— Görev listesi —
- 1) Oruçtaki helal ve haram yasaklarını anlatan metinde "Mantık açısından düşündüğümüzde" sözlerinden "vebal altına sokuyor." sözlerine kadar olan bölümün tamamını, "yiyecek" yerine "gıda" koyarak yeniden yazın.
- 2) Oruç yasaklarıyla ilgili metne göre aşağıdaki soruları yanıtlayın:
(a) İnsan, nasıl yaşama itiyadında olan bir varlık olarak tanımlanıyor?
(b) Beşer cinsinden olan yasa koyucular, yasalarının çiğnenmemesini neyle sağlamaya çalışır?
(c) Allah (c.c), herkesin kendi kendisinin polisi olmasını neyle sağlar?
- 3) Oruç yasakları ve kulluk üzerine yazılmış metnin devamını yazın.

— Kaynaktan alıntı —
Mantık açısından düşündüğümüzde bu yasakları izah etmek mümkün değildir . Değişen hiç bir şey yok iken helal olan bazı şeyler, birden belirli bir süre için harama dönüşüyor , helal iken yediğimiz bir yiyecek , yasaklanan zamanda yenildiği zaman harama dönüşüyor ve yiyen kişiyi vebal altına sokuyor.
Bu durumu Allah'a kulluk ve teslimiyetten başka bir şey ile açıklamak mümkün değildir. İnsan olarak bize düşen bunu sorgulamak değil , bu yasaklar ile bizlere verilmek istenen kişisel ve toplumsal terbiyeye odaklanarak , kul olma bilinci içinde teslim olmaktır.
İnsan topluluk halinde yaşama itiyadında olan bir varlık olup , bu yaşam bir takım kurallar dahilinde olması gerekmektedir. Kişilerin birbirlerinin hak hukukunu gözeten bir yaşam şekli toplumun selameti için olmazsa olmazlardandır. Allah (c.c) oruç gibi koyduğu ibadetler ile sadece kuru bir ibadeti değil , bu orucun insana sağladığı olgunluk vasıtası ile diğer insanların hakkına riayet edilmesini öğretmektedir.
Allah (c.c) veya beşer olsun , yasa koyucuların tamamı, koydukları yasaların çiğnenmemesini , şayet koydukları yasalar çiğnenecek olursa bu çiğnemenin cezasını da cezai müeyyide olarak yasalarına koyarlar. Beşer cinsinden olan yasa koyucular , polisiye tedbirler ile bu yasaların çiğnenmemesini sağlamaya çalışırlarken , Allah (c.c) herkesin vicdanına hitap ederek , herkesin kendi kendisinin polisi olmasını sağlamaktadır.

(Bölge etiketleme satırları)
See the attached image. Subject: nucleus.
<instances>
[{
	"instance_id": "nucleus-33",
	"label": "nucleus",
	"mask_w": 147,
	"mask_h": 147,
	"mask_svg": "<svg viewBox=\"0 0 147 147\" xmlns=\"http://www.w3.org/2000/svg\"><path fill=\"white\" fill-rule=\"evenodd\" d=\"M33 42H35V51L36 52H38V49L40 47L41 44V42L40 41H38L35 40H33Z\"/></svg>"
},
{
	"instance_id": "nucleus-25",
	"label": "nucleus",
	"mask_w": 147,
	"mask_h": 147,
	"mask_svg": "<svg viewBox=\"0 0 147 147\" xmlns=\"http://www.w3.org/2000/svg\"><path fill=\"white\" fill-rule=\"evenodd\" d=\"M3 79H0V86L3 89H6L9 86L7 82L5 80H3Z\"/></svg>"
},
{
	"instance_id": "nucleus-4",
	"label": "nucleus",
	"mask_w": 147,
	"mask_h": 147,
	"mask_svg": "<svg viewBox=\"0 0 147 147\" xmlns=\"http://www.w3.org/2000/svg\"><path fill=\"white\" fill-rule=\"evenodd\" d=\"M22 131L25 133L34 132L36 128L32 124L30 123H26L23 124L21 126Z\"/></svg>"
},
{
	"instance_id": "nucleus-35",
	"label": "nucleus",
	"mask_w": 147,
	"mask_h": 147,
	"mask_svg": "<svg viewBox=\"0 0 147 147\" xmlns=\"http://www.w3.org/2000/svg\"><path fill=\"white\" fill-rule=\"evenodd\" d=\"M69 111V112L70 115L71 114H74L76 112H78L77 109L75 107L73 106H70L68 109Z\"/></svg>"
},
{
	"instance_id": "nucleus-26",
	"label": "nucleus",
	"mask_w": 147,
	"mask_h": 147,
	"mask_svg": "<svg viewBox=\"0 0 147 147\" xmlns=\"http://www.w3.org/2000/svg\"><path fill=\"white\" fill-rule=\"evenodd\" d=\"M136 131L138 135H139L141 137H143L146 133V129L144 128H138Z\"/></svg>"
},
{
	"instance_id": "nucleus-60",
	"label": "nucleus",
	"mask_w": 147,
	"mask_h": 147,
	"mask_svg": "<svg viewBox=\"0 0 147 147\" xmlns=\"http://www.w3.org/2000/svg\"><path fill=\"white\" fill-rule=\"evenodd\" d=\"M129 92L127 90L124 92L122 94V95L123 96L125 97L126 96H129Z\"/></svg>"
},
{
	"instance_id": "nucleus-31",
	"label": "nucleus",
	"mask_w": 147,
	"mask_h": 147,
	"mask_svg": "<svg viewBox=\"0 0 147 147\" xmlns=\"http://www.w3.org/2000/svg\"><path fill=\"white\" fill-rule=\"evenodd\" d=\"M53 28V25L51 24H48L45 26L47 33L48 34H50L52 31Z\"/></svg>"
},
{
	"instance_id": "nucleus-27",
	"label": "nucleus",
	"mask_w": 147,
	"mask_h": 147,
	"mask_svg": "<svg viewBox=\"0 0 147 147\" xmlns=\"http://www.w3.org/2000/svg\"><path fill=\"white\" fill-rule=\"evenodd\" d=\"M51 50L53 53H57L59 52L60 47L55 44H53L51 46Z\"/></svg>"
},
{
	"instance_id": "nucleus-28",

— Yanıtlar —
- 1)
Mantık açısından düşündüğümüzde bu yasakları izah etmek mümkün değildir . Değişen hiç bir şey yok iken helal olan bazı şeyler, birden belirli bir süre için harama dönüşüyor , helal iken yediğimiz bir gıda , yasaklanan zamanda yenildiği zaman harama dönüşüyor ve yiyen kişiyi vebal altına sokuyor.

- 2)
(a) Topluluk halinde yaşama itiyadında olan bir varlık olarak tanımlanıyor.
(b) Polisiye tedbirlerle sağlamaya çalışırlar.
(c) Herkesin vicdanına hitap ederek sağlar.

- 3)
Oruç, insanların kendi kendisinin polisi olmasını sağlayan bir ibadet yöntemi olup , kişiler sair günlerde kendisine helal olan yiyeceklerin , ramazan ayı içinde belirli zamanda haram olması ile bir imtihana tabi tutularak nefisler terbiye edilmektedir.
Oruçlu olmak sadece belirli bir aya mahsus bir hal olarak kalmamalıdır. Oruçlu olma halini en geniş anlamda "Kötülüklerden kendini tutmak" olarak anlamlandırdığımızda kişilerin bu hallerinin belirli bir aya has değil yaşadığı hayatın tamamını kapsaması gerekmektedir.
Belirli bir zamanda farz kılınan oruç , kişilerin bütün yıl sürecek oruçlu olma halinin biraz daha yoğun yaşanacak olan bir zaman dilimini kapsamaktadır.
Oruç, kişilerden başlayarak toplumu düzelmesini sağlayan bir kulluk borcudur.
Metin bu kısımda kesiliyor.